### What you have to do:
Copy out each of the following lines word for word, leaving out the pictures.

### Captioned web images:

**********

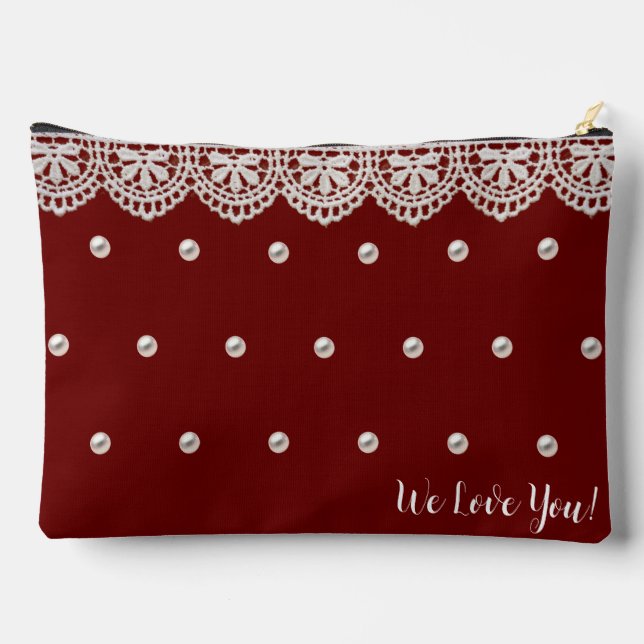 Elegant Lace and Pearls Customized Message Accessory Pouch (Back)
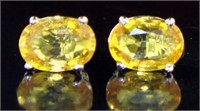 14kt Gold 2.01 ct Natural Yellow Sapphire Studs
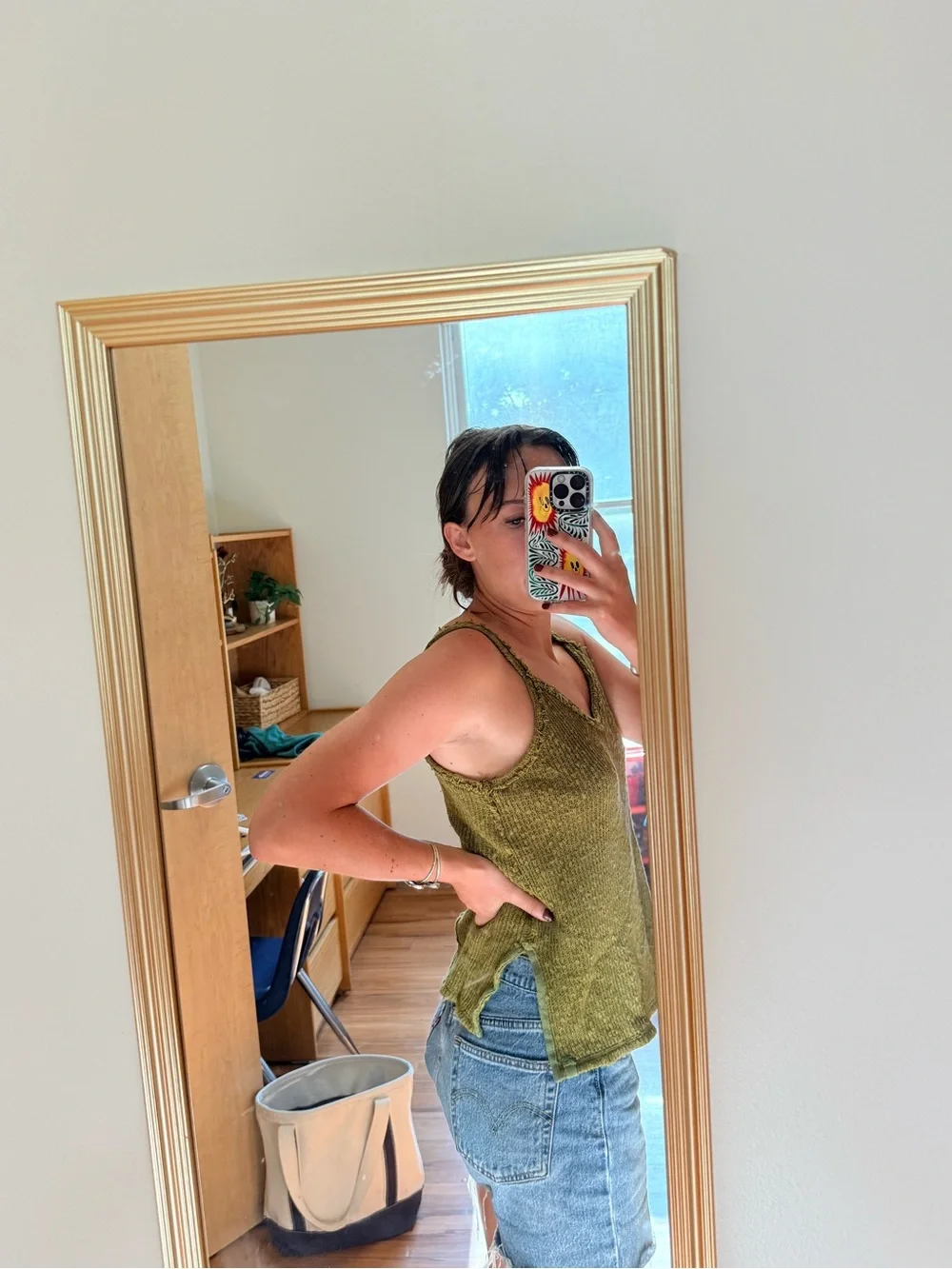 Free People Olive Knit Tank Top - ONE OF A KIND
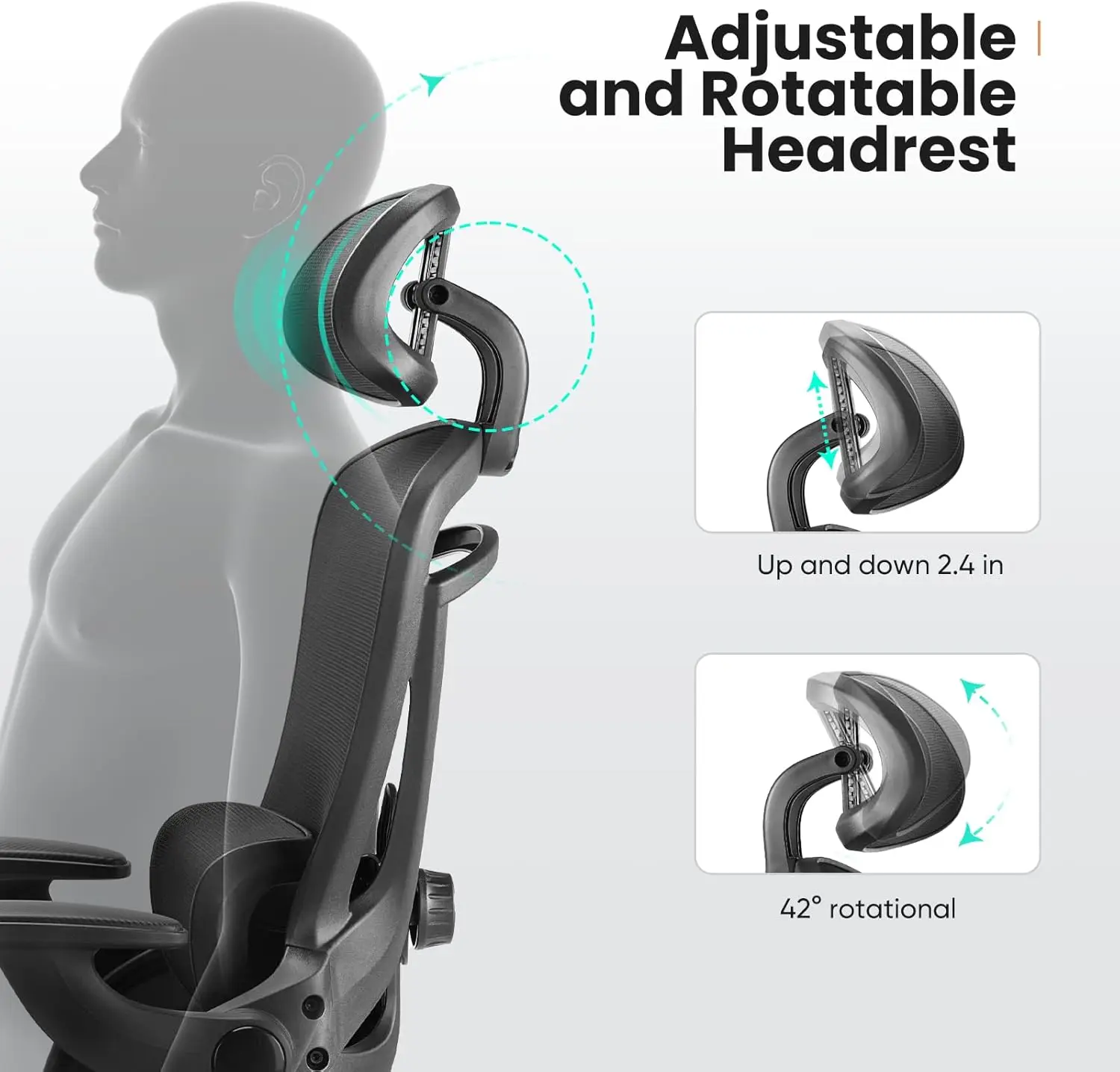 Ergonomic Office Chair, High Back Desk Chair with 2D Headrest, Up&Down Lumbar Support, Swivel Computer Task Mesh Chair
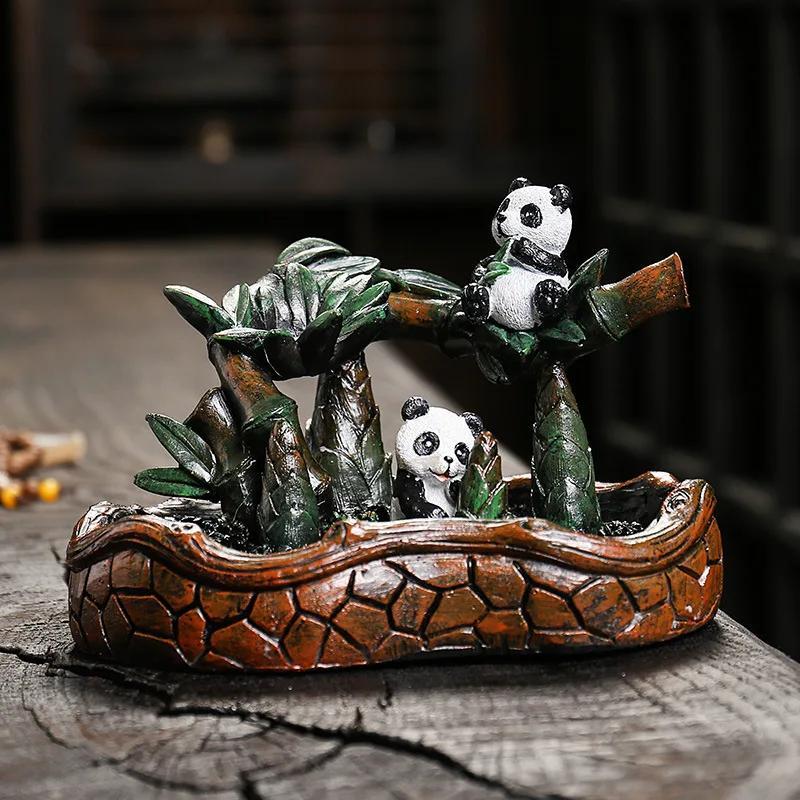 Bamboo Panda Incense Backflow Burner Backflow Incense Holder Waterfall Incense Burner Home Living Room Decorations Office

**********

### Result of the task:
 Elegant Lace and Pearls Customized Message Accessory Pouch (Back)
 14kt Gold 2.01 ct Natural Yellow Sapphire Studs
 Free People Olive Knit Tank Top - ONE OF A KIND
 Ergonomic Office Chair, High Back Desk Chair with 2D Headrest, Up&Down Lumbar Support, Swivel Computer Task Mesh Chair
 Bamboo Panda Incense Backflow Burner Backflow Incense Holder Waterfall Incense Burner Home Living Room Decorations Office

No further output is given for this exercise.